The company had already launched its beta for the Google Play Games launcher back in January, though it restricted the product to some Asian markets such as Korea, Hong Kong, Taiwan, and Thailand. Oh, and also Australia. Now the developers are opening it up to players in western markets, including the U.S., Canada, Mexico, and Brazil, as well as the Philippines, Indonesia, Malaysia, and Singapore. People can sign up for the beta here.

The 85 games on the beta Google Play Games platform include 1945 Air Force, Cookie Run: Kingdom, and Evony: The King’s Return. In the release, the company said the minimum specs required are a PC running Windows 10 or 11, an integrated graphics card and a 4+ core CPU. On the Google Play Games page however, the company claims users need a solid state drive with 10GB of available storage space, 8GB of RAM and an Intel UHD Graphics 630 GPU or comparable. The ram and solid state requirements are surprising, especially considering how many non-desktop gamers might be running much older computers or laptops that do not have access to even those relatively minimal standards. HDD users are out of luck, though maybe the requirement for an SSD is to make sure PCs running these games will have more parity with phones.

The platform itself appears to be akin to many other game launchers, such as the Epic Games Store or GOG Galaxy. Users can browse games, purchase them, and install them onto the desktop. The games should be compatible with keyboard and mouse.

“Our broader goal continues to be meeting players where they are and giving them access to their games on as many devices as possible,” Google Play Games Director Arjun Dayal wrote in the blog post. He further wrote the main hope is that players will be able to sync progress between devices.

As little attention it gets in the broader gaming scene, the mobile gaming market remains one of the biggest motivators for major companies, and lately it’s become a bigger part of many major tech companies’ market strategy.

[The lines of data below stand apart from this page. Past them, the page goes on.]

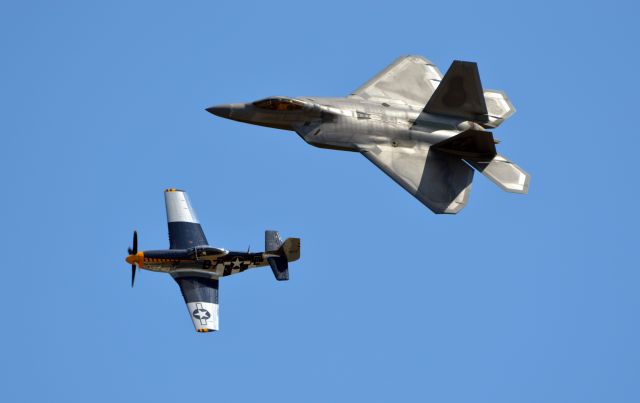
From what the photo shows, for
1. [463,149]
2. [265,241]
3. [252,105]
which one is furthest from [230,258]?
[463,149]

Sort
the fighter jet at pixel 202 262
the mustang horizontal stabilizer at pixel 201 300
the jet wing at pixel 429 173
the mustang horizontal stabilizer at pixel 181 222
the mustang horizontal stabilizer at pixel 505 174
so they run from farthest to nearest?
the mustang horizontal stabilizer at pixel 181 222 < the fighter jet at pixel 202 262 < the mustang horizontal stabilizer at pixel 201 300 < the mustang horizontal stabilizer at pixel 505 174 < the jet wing at pixel 429 173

Microsoft recently told the UK in a regulatory filing that it wants to create its own Xbox mobile gaming app, thanks in part to its pending $US68.7 ($95) billion acquisition of Activision Blizzard. The company revealed that it sees mobile gaming as by far the biggest driver of gaming revenue, more than both PC and console sales combined.

Microsoft, for its part, is also separately working to bring Android games to PC, specifically Windows 11, thanks to a partnership with Amazon to list the apps on the Amazon Appstore. Microsoft has been constantly updating its page describing the Windows Subsystem that makes these Android apps compatible with Windows 11. The feature is still in a kind of beta, though Microsoft has been labelling it a kind of “preview.” Gizmodo has its own guide for those curious enough to try and put Android apps on their PCs.

So, as much as Google’s initiative may be trying to catch up to Microsoft’s own, rather subdued efforts to bring Android games to other devices, the company may be trying to make up for its own, recently deceased Google Stadia. In September, the company announced it was killing off its game streaming platform, saying it just didn’t gain enough “traction.”

Not to mention, more and more companies are coming out with devices that claim they’ll let you play your mobile games in a much more comfortable way than clamping down to your thin rectangle while huddled on a cramped subway. Logitech has its own Steam Deck-like platform promising Android game support, and Verizon and Razer have a similar kind of device in the works.